Hoe zal het de pensioenen vergaan? Er komt een eengemaakt pensioenstelsel voor werknemers uit de privésector, ambtenaren en zelfstandigen en dat zal geen nivellering naar boven zijn. Ambtenarenpensioenen worden afgetopt. Je hebt recht op een volledig pensioen na een loopbaan van 66.000 effectief gewerkte uren, dat is een voltijdse loopbaan van veertig jaar.

Er wordt geen rekening gehouden met zware beroepen. En er wordt bij iedereen twee procent van het loon afgehouden voor aanvullend pensioen. Met een gunstige fiscaliteit voor verzekeringsmaatschappijen en pensioenfondsen die lokaal investeren, bijvoorbeeld in nieuwe Vlaamse kerncentrales. Win-win, toch?

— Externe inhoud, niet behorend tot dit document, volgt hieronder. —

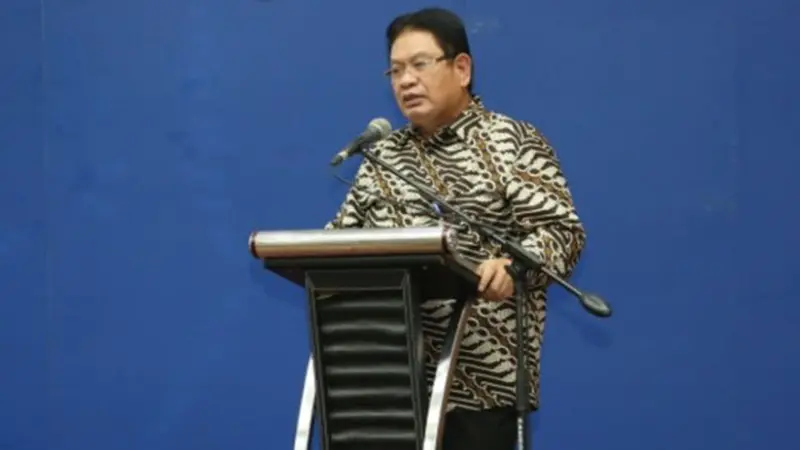 Direktur Utama Taspen, Iqbal Latanro.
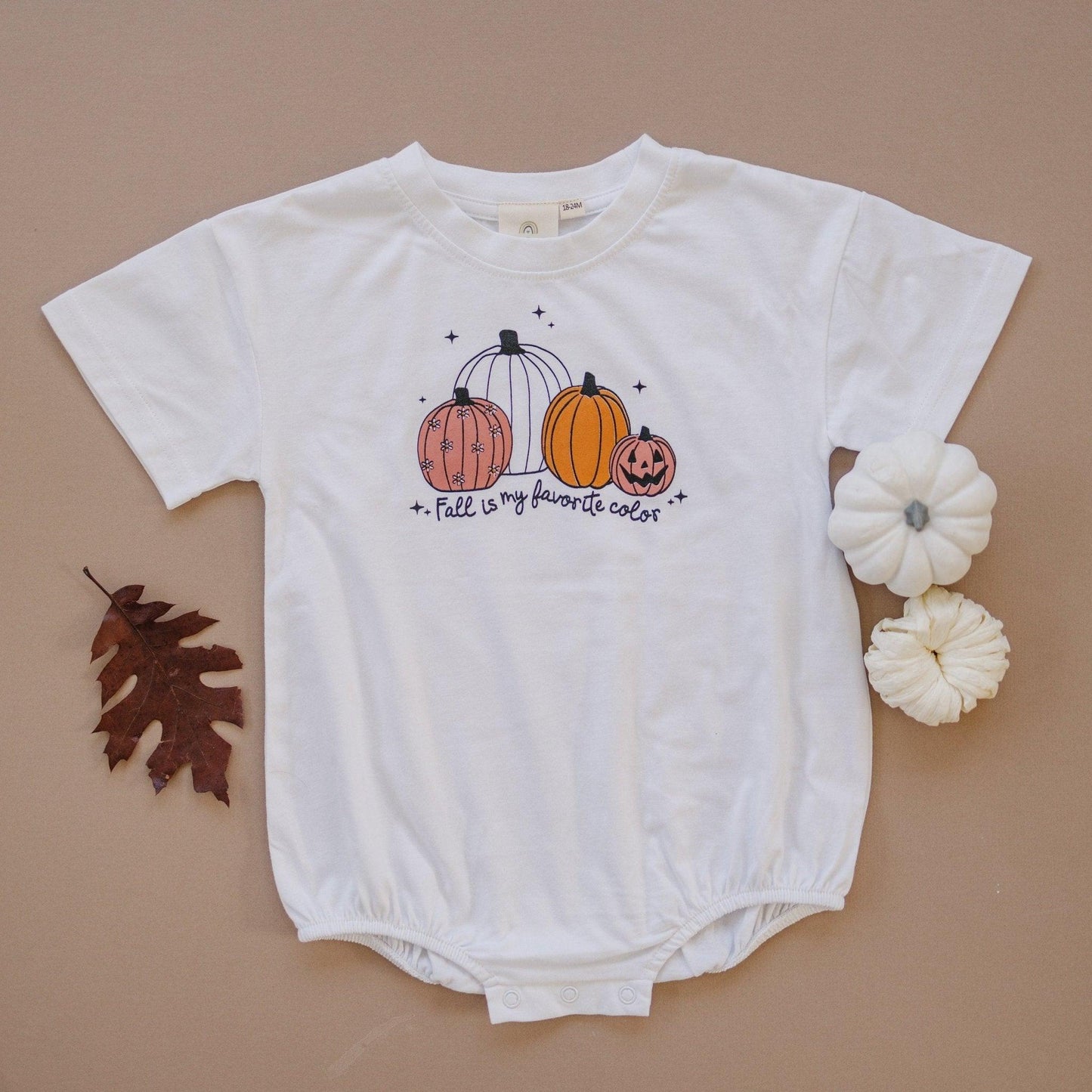 Fall Is My Favorite Color Organic Cotton T-Shirt Romper or Tee by Little Joy Co.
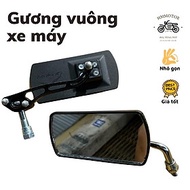 Gương Vuông Thời Trang Xe Máy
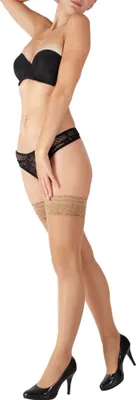 Produktbild von Giulia halterlose Strümpfe mit Naht Chic 20 Calze Diano XS/S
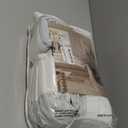 Off White Pinch Pleated 100% Blackout Curtains 102 Inches Long Linen Blend Window Curtains 102 Inch for Bedroom Living Room Darkening Thermal Insulated Back Tab Pinch Pleat Dual Layer Drapes Ivory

Het Vlaams Belang blijft zich ook dé gezinspartij noemen en dus heeft ze voor gezinnen ook wat in petto: een verdubbeling van het ouderschapsverlof en een deeltijds opvoedersloon, gelijk aan een half leefloon.

Hoe dat concreet zit vertelt Vlaams parlementslid Ilse Malfroot: “Wanneer we spreken over de zuivere man-vrouwrelatie, dat wil zeggen dat de man voltijds werkt en de vrouw ervoor kiest om halftijds thuis te blijven, dan kan de vrouw een halftijds leefloon krijgen, op voorwaarde dat haar man voltijds werkt”. No comment.

“De vrouw kan een halftijds leefloon krijgen, op voorwaarde dat haar man voltijds werkt”

Wat komen we te weten over de financiering van die beloftes? Komt er een vermogensbelasting of een andere vorm van rijkentaks? Dat is helemaal niet nodig want in een onafhankelijk Vlaanderen zijn er geen transfers naar Wallonië, is er een migratiestop en een apart sociale zekerheid voor niet-Vlamingen van buiten de EU, is er beperking van werkloosheidsuitkering tot twee jaar, gaat de staat op “strikt dieet” (dixit Wouter Vermeersch), gaan er niet langer subsidies naar “woke organisaties die onze Vlaamse cultuur en identiteit ondermijnen”, en gaat de werkzaamheidsgraad en de productiviteit omhoog.

Zie daar het recept dat moeiteloos de nodige miljarden zal opleveren. Hoe zal de werkzaamheidsgraad en de productiviteit toenemen? Door een aanklampend activeringsbeleid van ‘inactieven’. Dat verhaal kennen we. Door overheidssteun aan bedrijven die innoveren en zich in Vlaanderen verankeren. Door robotisering en artificiële intelligentie aan te moedigen. En door “een kordaat mededingingsbeleid dat de gezonde concurrentie tussen bedrijven bewaakt en desnoods herstelt, waardoor onproductieve bedrijven vervangen worden door productieve bedrijven”.

En de vakbonden?

En hoe zit het in het Vlaamse Rijnlandmodel met de rol van de vakbonden? “Het vergt een sociaal overlegmodel tussen werkgevers en werknemers”, lezen we. Je zou hierin een versoepeling kunnen zien van de gekende anti-vakbondsstandpunten, maar het vervolg van de zin gaat zo: “waarbij naar consensus en niet naar conflict wordt gestreefd”.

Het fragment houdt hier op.